Untersuchung der TU Berlin

Wie leistungsfähig ist das deutsche ­Gesundheitswesen?

Erstmals haben Forschende aus Berlin systematisch gemessen, wie leistungsfähig das deutsche Gesundheitswesen ist. Ergebnis: Die Deutschen haben einen guten Zugang zum System. Lücken gibt es hinsichtlich der Leistungsqualität. „Bei uns wäre weniger oft besser“, schlussfolgert Studienleiter Prof. Dr. Reinhard Busse. Das europäische Ausland sei da besser aufgestellt.

Die Bilanz des Wissenschaftsteams der Technischen Universität (TU) Berlin: Insgesamt existiert eine fast vollständige Versicherungs-
abdeckung der Bevölkerung. Leistungserbringer wie Ärztinnen und Ärzte sind demnach gut verfügbar und für Patienten gut erreichbar. Die Deutschen zahlen außerdem international gesehen wenig für Gesundheitsleistungen.

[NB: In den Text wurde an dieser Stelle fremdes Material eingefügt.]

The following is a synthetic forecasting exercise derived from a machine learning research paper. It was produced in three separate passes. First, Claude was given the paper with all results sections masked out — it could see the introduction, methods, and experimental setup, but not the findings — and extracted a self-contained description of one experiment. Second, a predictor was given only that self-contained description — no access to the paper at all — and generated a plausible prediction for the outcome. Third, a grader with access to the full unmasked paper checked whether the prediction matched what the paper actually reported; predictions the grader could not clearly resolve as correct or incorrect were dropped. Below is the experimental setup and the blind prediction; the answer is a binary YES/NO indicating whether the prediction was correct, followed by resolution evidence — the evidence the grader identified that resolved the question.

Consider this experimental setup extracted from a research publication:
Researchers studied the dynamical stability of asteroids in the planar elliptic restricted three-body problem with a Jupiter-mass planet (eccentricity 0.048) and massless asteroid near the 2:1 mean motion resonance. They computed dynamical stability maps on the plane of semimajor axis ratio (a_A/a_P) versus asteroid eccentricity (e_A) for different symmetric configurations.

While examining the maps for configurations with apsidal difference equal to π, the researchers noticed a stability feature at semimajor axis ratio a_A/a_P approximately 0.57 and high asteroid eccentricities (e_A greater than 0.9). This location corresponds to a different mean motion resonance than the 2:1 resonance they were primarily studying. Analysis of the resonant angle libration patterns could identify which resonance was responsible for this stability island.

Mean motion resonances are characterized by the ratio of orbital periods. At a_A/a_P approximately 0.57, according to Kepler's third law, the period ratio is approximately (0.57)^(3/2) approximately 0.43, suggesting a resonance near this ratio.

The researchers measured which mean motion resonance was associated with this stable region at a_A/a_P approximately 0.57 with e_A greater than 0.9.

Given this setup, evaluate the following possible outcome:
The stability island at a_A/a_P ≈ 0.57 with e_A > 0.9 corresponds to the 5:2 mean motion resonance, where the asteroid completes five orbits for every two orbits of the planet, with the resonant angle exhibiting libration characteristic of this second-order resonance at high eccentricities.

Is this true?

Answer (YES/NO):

Was die Qualität der Leistungen betrifft, ergibt sich laut dieser Untersuchung aber ein gemischtes Bild. So ergab die Analyse, dass die Krankenhausfallrate bei Erkrankungen, die eigentlich ambulant behandelt werden könnten (wie Bluthochdruck oder Diabetes) im internationalen Vergleich recht hoch ist. Das hat negative Auswirkungen auf die stationäre Versorgung, weil dann dort Ressourcen für schlimmere Krankheitsfälle fehlen.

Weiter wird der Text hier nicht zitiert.